Compare
Open relationship vs Relationship anarchy
An open relationship keeps a central couple and opens it to outside sex; relationship anarchy rejects the idea of a central couple — and of ranking relationships — altogether.
An open relationship starts from a couple and opens a door: the central pair remains the structure, and outside connections (usually sexual) are permitted under agreed terms. The couple is the unit, and the openness is a feature added to it. Relationship anarchy starts from a completely different premise — that there's no reason a romantic-sexual pair should be the default centre of someone's relational life at all.
Under relationship anarchy, each connection is its own negotiation, and none automatically outranks another. There's no 'primary couple' that other relationships orbit, and no built-in assumption that a romantic partner matters more than a close friend or a platonic life partner. Where an open relationship preserves the couple and adds freedom around it, RA dissolves the couple as the organising unit.

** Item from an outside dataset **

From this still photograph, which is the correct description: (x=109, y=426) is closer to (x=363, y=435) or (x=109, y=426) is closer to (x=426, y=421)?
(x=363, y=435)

This makes them feel similar on the surface (both involve more than one connection) but philosophically distant. An open relationship is a modification of the couple form; relationship anarchy is a rejection of the couple form as the default. Someone leaving a long monogamous relationship might open up first and only later discover RA describes what they actually believe.
Point-by-point
| Open relationship | Relationship anarchy | |
|---|---|---|
| The central couple | Preserved; it's the core unit. | Rejected as a default. |
| Ranking | Central pair outranks outside connections. | No relationship outranks another by default. |
| Romantic vs platonic | Romantic pair is the anchor. | Platonic bonds can be just as central. |
| What changes from monogamy | Adds outside sex to a closed couple. | Discards the couple template entirely. |
| Governing logic | Couple-plus-agreements. | Each bond negotiated on its own terms. |
Bottom line
An open relationship keeps the couple and opens it; relationship anarchy gives up the couple as the centre. If you want your partnership to stay central with added freedom, open; if you reject ranking relationships at all, RA.